“Joe didn’t,” the other assured him. “And say, he could have told you a bully good yarn. I don’t know as I can spin the whole of it for you, but he an’ his squaw come down on a cake of ice. That is, they come most o’ the way.”

“Oh, tell us about it!” cried Tom. “How did he happen to be on a cake of ice and how could he come down on it?”

“Well, there don’t seem to be much to do right now, so I expect I can spare a couple o’ minutes to tell you,” agreed Mr. Kemp. “Especially,” he added with a grin, “as long as the owners is tellin’ me to.”

“You see,” he began, seating himself on a coil of rope and lighting his pipe, “Eskimo Joe was one o’ the hunters an’ pilots on the old Polaris—a ship what was up huntin’ for the North Pole long afore my time—back in 1871 ’twas. Well, the Polaris got froze in hard an’ fast, and the crew, thinkin’ she might get stove, put most of the stuff on the ice and was gettin’ ready for a bust up. But it come afore they expected of it. Ice broke up and left some of the folks on the ice ’longside the ship and the rest of ’em on a big piece of floe adrift in the water. Eskimo Joe was with that crowd along with his squaw and Captain Tyson of the Polaris and a bunch o’ men—twenty there was all told—and nary a mite of food.

“Just as soon as the ice got adrift it commenced to travel in a current, and there they was, driftin’ about on an ice island that might go to bits or capsize any minute. Times was when they pretty near starved, but they caught gulls and murres and auks and other birds, and Joe fixed up a fishin’ tackle and got fish now and then. Sometimes, too, a seal would come aboard the cake and Joe’d get him; and once a white bear clumb on to the ice and Joe nailed him, too. I don’t guess bear’s any too good meat, but it sure was welcome to those folks. Well, to make a long story short, they was driftin’ on that ice cake for six months, yes, sir and the cake gettin’ smaller all the time as it drifted along south. Then, along in April ’72 a sealin’ ship—steamer, Tigress, o’ St. John’s, Newfoundland ’twas—hove in sight and picked ’em up, and every man jack o’ the twenty-one safe and hearty.”

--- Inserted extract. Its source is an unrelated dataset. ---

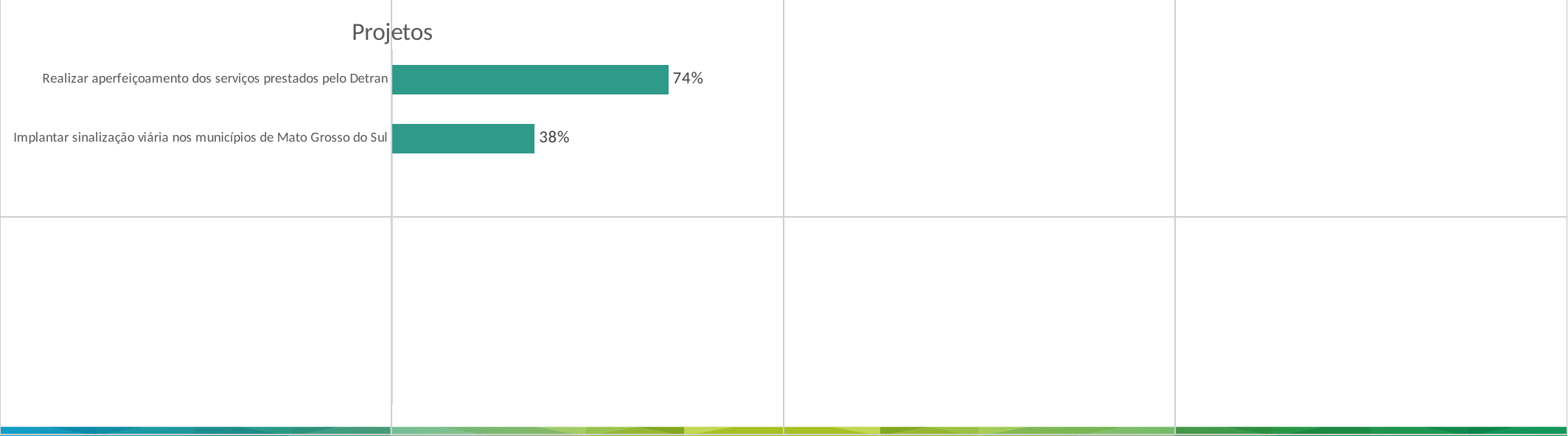
What is the value for "Implantar sinalização viária nos municípios de Mato Grosso do Sul"? 38% What is the value for "Realizar aperfeiçoamento dos serviços prestados pelo Detran"? 74% Which project has the lowest value? Implantar sinalização viária nos municípios de Mato Grosso do Sul What colour are the bars in the chart? Teal green What kind of chart is shown on the slide? Bar chart What is the difference between the values for "Realizar aperfeiçoamento dos serviços prestados pelo Detran" and "Implantar sinalização viária nos municípios de Mato Grosso do Sul"? 36% Which is larger: the value for "Implantar sinalização viária nos municípios de Mato Grosso do Sul" or the value for "Realizar aperfeiçoamento dos serviços prestados pelo Detran"? Realizar aperfeiçoamento dos serviços prestados pelo Detran What is the title of the chart? Projetos How many projects are plotted in the chart? 2 Which project has the highest value? Realizar aperfeiçoamento dos serviços prestados pelo Detran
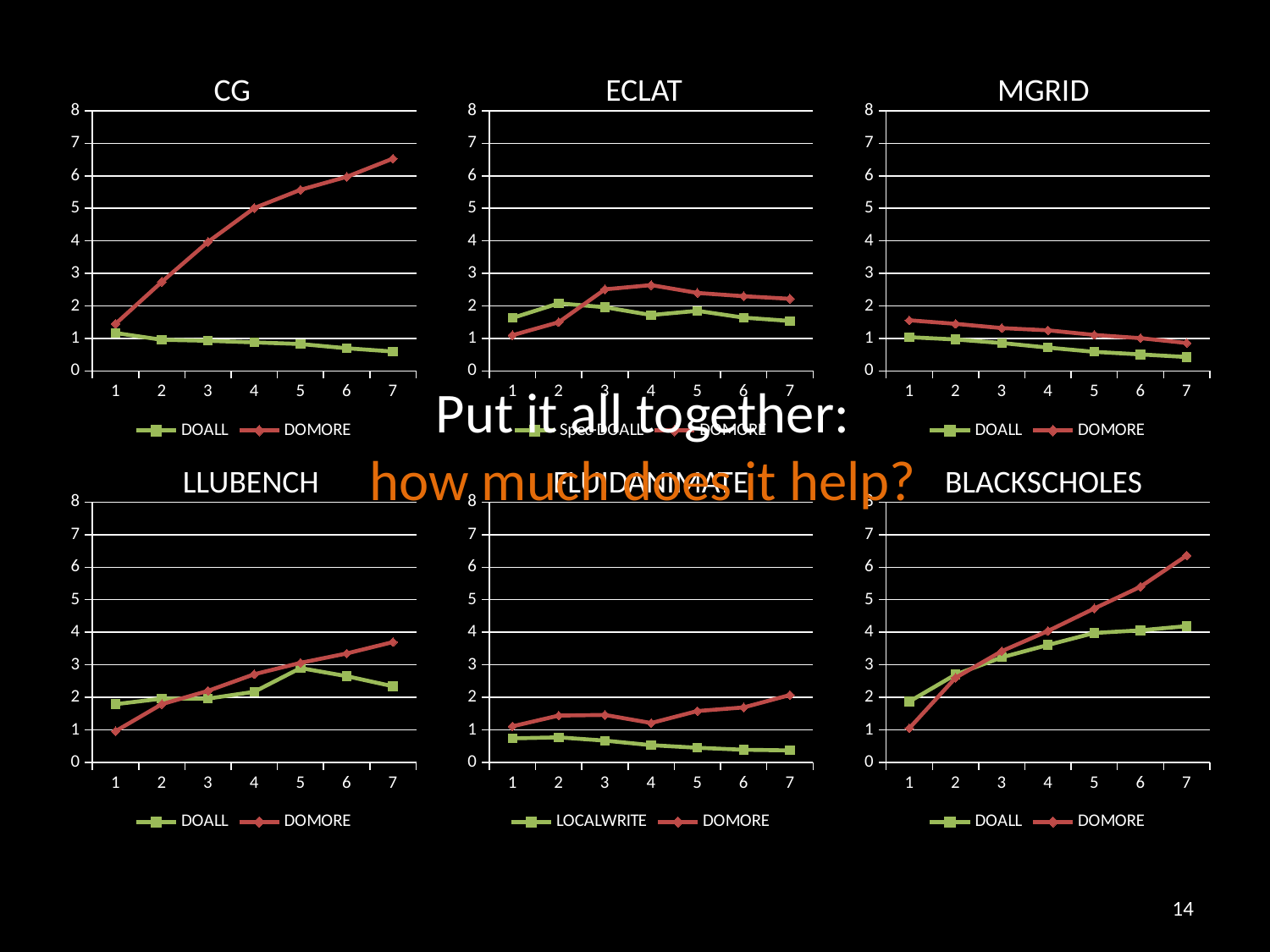
What kind of chart is the LLUBENCH chart? line chart How many x-axis points does the CG chart plot for each series? 7 In the CG chart, is the value of DOMORE at x = 2 greater or less than 3? less How many series does the legend of the bottom middle chart list? 2 In the BLACKSCHOLES chart, which series has the larger value at x = 1, DOALL or DOMORE? DOALL In the ECLAT chart, is the value of DOMORE at x = 4 greater or less than 2? greater In the MGRID chart, is the value of DOALL at x = 7 greater or less than 1? less In the MGRID chart, does the DOALL series rise or fall as x increases from 1 to 7? fall In the BLACKSCHOLES chart, which series has the larger value at x = 7, DOALL or DOMORE? DOMORE In the CG chart, does the DOMORE series rise or fall as x increases from 1 to 7? rise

“Why, I thought you said there were only twenty!” exclaimed Tom.

Mr. Kemp grinned. “So I did and so there was,” he declared, “when they went adrift. But you see, while they was navigatin’ ’round on their ice island, Joe’s squaw had a baby an’ that was the kid I used to be chums with.”

“Gee, I hope we don’t get adrift like that!” exclaimed Jim. “But it must have been some adventure!”

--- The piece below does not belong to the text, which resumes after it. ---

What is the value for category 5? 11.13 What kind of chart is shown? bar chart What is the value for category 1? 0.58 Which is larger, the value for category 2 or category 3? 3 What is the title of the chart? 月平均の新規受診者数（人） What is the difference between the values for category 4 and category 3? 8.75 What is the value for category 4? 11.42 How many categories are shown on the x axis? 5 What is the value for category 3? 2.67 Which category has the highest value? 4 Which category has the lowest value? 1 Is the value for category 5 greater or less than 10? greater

“Well, you can’t never tell,” remarked Mr. Kemp as he rose and hurried off. “But I guess after bein’ sunk by a sub, driftin’ on a ice floe wouldn’t be so bad as it might be.”

The Elizabeth Islands were now close ahead, and the Narwhal was soon passing through the narrow channel between Naushon and Woods Hole and, to the south, Martha’s Vineyard was in plain sight. With every stitch of canvas set, the schooner sped on across Nantucket Sound towards distant Monomoy Light.